### Quoted text
□ □ □ □
No, they are not at odds to each other. The photon's energy decreases in all inertial frames and the mirror's KE increases in all inertial frames. Again, purposely neglecting something does not make for a paradox.

None of these are needed. There is no paradox here to resolve, just an accounting error.

Ηi Dale!

A paradox is an apparent (even if illusionary) contradiction. The twin paradox is a paradox precisely because when looked at in the way presented -- it does not have a solution unless further information is used to break they symmetry. eg: one person "feels" the acceleration... etc. I don't mean to imply that there is no solution to the problem I am presenting -- I mean that it causes certain irritations because assumptions in EM waves class leads to the paradox, and it is NOT self evident how to resolve the paradox to me -- I expect there is a solution.

The issue I am having probably centers around the idea of instantaneous action at a distance.
I defined the problem simply as a starting point of a discussion, not as an all encapsulating description of an irrefutable contradiction. Please see my posts to the German "I" ;) not, I hope, a synonym for the greek Ego. ηγω.

OK. Let me then, push the wave/maxwell equation for a moment. If, as you say, the energy is transferred to the mirror -- then why is it that the time average power computed for the returning wave EXACTLY balances out?

A quick and crude calculation I emailed to a friend is attached:

My question to you, is that since the wave equation (not the photon based one) predicts all energy is in fact returned -- how is it that you say the mirror is necessarily accelerated?
Also, the problem EXPLICITLY sets the location of the mirror to x=vt; therefore, the form of the solution which follows (missing only a scalar constant to match it in terms of volts/meter) ought to take into account the fact that the mirror does not accelerate. What you appear to argue, then, is that something is wrong with Maxwell's equation -- for I asked the question thusly: given a wave which hits a mirror that is NOT accelerating, what wave must return in order to solve Maxwell's equation.
□ □ □ □
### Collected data
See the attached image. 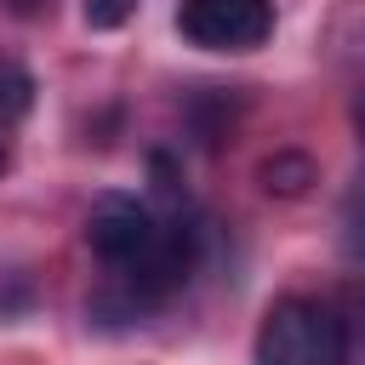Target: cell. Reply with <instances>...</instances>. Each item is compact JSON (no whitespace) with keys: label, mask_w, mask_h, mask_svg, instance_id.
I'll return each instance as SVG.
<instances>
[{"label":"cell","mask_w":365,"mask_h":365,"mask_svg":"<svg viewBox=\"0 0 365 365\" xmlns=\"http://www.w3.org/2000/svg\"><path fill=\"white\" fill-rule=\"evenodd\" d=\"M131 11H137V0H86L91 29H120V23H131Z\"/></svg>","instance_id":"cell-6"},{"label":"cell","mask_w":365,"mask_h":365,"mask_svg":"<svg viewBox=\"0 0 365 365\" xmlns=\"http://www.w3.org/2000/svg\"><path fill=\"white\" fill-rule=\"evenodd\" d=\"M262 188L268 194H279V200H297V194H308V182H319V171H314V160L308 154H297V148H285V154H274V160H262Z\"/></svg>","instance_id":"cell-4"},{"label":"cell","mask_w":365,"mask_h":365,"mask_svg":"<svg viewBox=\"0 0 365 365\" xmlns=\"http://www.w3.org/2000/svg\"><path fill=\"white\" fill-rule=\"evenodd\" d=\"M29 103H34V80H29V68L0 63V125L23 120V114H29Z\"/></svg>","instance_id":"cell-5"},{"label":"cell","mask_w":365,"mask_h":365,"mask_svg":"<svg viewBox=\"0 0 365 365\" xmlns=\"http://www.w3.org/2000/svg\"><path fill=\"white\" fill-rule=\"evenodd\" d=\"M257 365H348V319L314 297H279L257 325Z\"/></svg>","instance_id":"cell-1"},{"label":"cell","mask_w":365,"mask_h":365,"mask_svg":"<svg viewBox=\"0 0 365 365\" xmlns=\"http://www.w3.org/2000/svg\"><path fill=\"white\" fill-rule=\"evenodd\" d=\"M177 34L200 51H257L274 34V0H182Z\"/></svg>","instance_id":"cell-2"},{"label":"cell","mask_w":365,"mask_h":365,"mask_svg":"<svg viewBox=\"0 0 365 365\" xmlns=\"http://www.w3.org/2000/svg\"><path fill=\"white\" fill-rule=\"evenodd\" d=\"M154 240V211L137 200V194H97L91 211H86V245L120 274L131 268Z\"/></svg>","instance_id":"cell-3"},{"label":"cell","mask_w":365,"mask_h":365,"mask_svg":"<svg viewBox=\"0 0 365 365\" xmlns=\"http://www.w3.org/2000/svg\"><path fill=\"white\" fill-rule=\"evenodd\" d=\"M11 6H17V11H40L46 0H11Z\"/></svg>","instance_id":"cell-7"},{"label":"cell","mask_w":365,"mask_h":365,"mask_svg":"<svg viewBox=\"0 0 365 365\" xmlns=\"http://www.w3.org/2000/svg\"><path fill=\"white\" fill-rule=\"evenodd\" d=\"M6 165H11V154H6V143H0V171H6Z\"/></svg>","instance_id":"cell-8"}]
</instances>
□ □ □ □
### Instruction 1
Can you output the photon-and-mirror discussion word for word, everything from "A paradox is" down to "greek Ego. ηγω."?
### Instruction 2
Could you pick up the photon-and-mirror discussion after its final sentence and carry it forward?

### Task result 1
A paradox is an apparent (even if illusionary) contradiction. The twin paradox is a paradox precisely because when looked at in the way presented -- it does not have a solution unless further information is used to break they symmetry. eg: one person "feels" the acceleration... etc. I don't mean to imply that there is no solution to the problem I am presenting -- I mean that it causes certain irritations because assumptions in EM waves class leads to the paradox, and it is NOT self evident how to resolve the paradox to me -- I expect there is a solution.

The issue I am having probably centers around the idea of instantaneous action at a distance.
I defined the problem simply as a starting point of a discussion, not as an all encapsulating description of an irrefutable contradiction. Please see my posts to the German "I" ;) not, I hope, a synonym for the greek Ego. ηγω.

### Task result 2
I would have expected the solution to take into account any implied forces or masses which prevent the mirror from accelerating. The problem is: since the mirror does NOT accelerate, and the returning wave from a NON accelerating mirror is a wave with lower energy -- why do you insist that the mirror "must" have accelerated. (This kind of thinking is irritating, and I apologize -- I am doing this as an exercise to get to the bottom of a certain issue that cropped up from my EM classes. But realize, that if there is a counterbalancing force which prevented the acceleration -- I am fishing for why Maxwell's equation does not compensate for that -- and if Maxwell's equation DID -- why is it that the reflected wave does not appear to agree with a wave packet/photon type of approach.)

;------------------------- quick and crude calculation --------------------------
Assume a mirror which at t=0 is touching a microwave antenna. It is
moving away from the antenna at velocity v (a constant), the antenna is
... and of course, the speed of light is just 'c'.

In this case, one can set up a standing wave equation, satisfying
Maxwell's eqns. And knowing 100% reflection occurs:
Efield = cos( ωs - ωs/c * x ) + cos( ωr + ωr/c * x + α )
Knowing that the E-field is 0 inside a conductor (eg: the mirror), and
that the mirror is moving with velocity v, the above equation is zero at
x = v*t; e.g. the mirror. The answer pops out:
ωr = ωs * (c - v)/(c + v). for example, if v=c/2, and ωs = 2*π*300Mhz
(wavlength=1Meter) the returning frequency ωr = ωs*(.5/1.5) = ωs*(1/3).
So, to the observer standing at the transmitter, the photons coming back
have 1/3 the energy (2/3'rds lost!).
However, when one works out how long until the light stops returning,
assuming the transmiter turned off after T seconds (the mirror being T*v
meters away):

The distance the mirror travels until the last of the wave hits it:
v*T + v*Td = c*Td
So, Td = v/(c-v)*T
The total time, then, is the "on" time + last of outward going light
making a round trip.
T + 2*Td:
So the total time receiving is just: T + T*2*v/(c-v)
= T * ( c + v )/( c - v).
The equation is scaled exactly opposite to the loss of energy.
loss of energy scalar = (c-v)/(c+v)
gain of time scalar = (c+v)/(c-v)
multiply together, answer is 1. Therefore, energy is conserved.
QED.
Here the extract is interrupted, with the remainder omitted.